For the most part, VMware and the other vendors there focused on the nuts and bolts of the cloud; Bogomil Balkansky, vice president of product marketing, admitted, “We have really outdone ourselves in terms of the hype and marketing.”
(But occasionally they did revert to the kind of sales pitches and hyperbole that have led to so much cloud skepticism in the first place; Balkansky later compared cloud computing to the Industrial Revolution.)
One session I attended, in particular, offered some great real-world advice about a serious issue: security for virtual infrastructures and private clouds.

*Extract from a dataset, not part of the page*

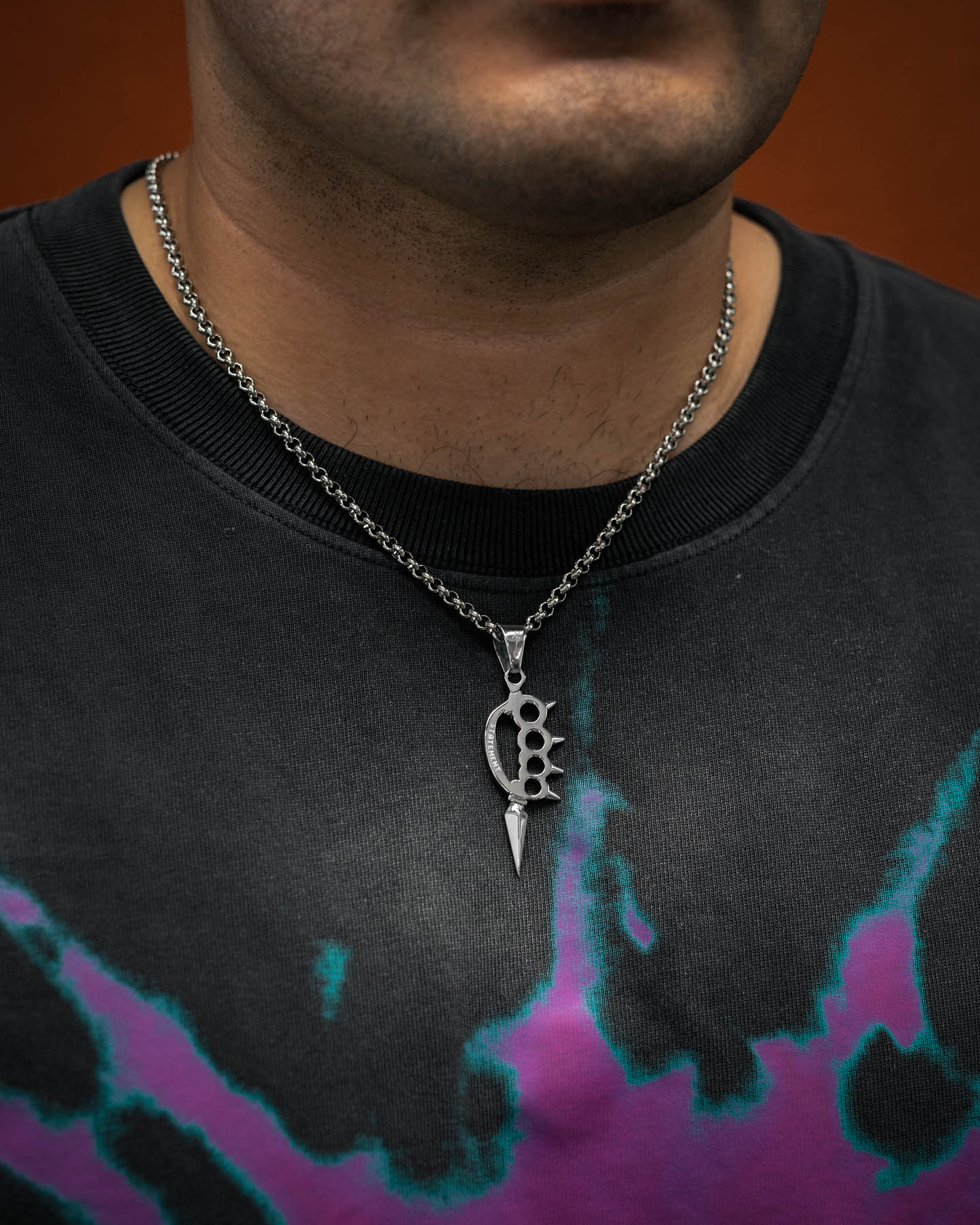 Silver knuckle duster pendant with long spike on a chain on model's neck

- Inter-VM attacks: Physical security products won’t detect attacks that go from one virtual machine to the other on the same host. And if you send all inter-VM traffic out to the network to detect these attacks, you create network latency.
- Rapid VM provisioning, no security provisioning: In a physical server infrastructure, you know when you’re rolling out a new machine, and you can make sure it has the proper security in place before deployment. But with virtualization, it’s so easy to create new VMs that many go online without the right security features — or any at all.

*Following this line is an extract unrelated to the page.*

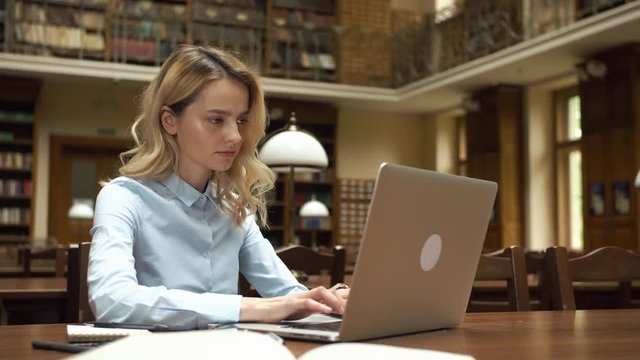 Student works with books and laptop in the library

- Vulnerable “off” VMs: When you shut down a physical server or PC, you know it’s safe. But if you turn off a VM on an active host, there is still code that represents that VM, and that code can still be exploited.
- CPU drain: You know when you run a full system scan on an older computer and it brings the machine to its knees? Sure, that doesn’t happen on the fancy new server you have in your data center. But it can if you run antivirus scans on every VM inside that server at the same time (which most physical security products do). The problem leads some organizations to reduce their VM density — which cuts into the major benefit of virtualization in the first place — or even to turn off scanning, Agastya said.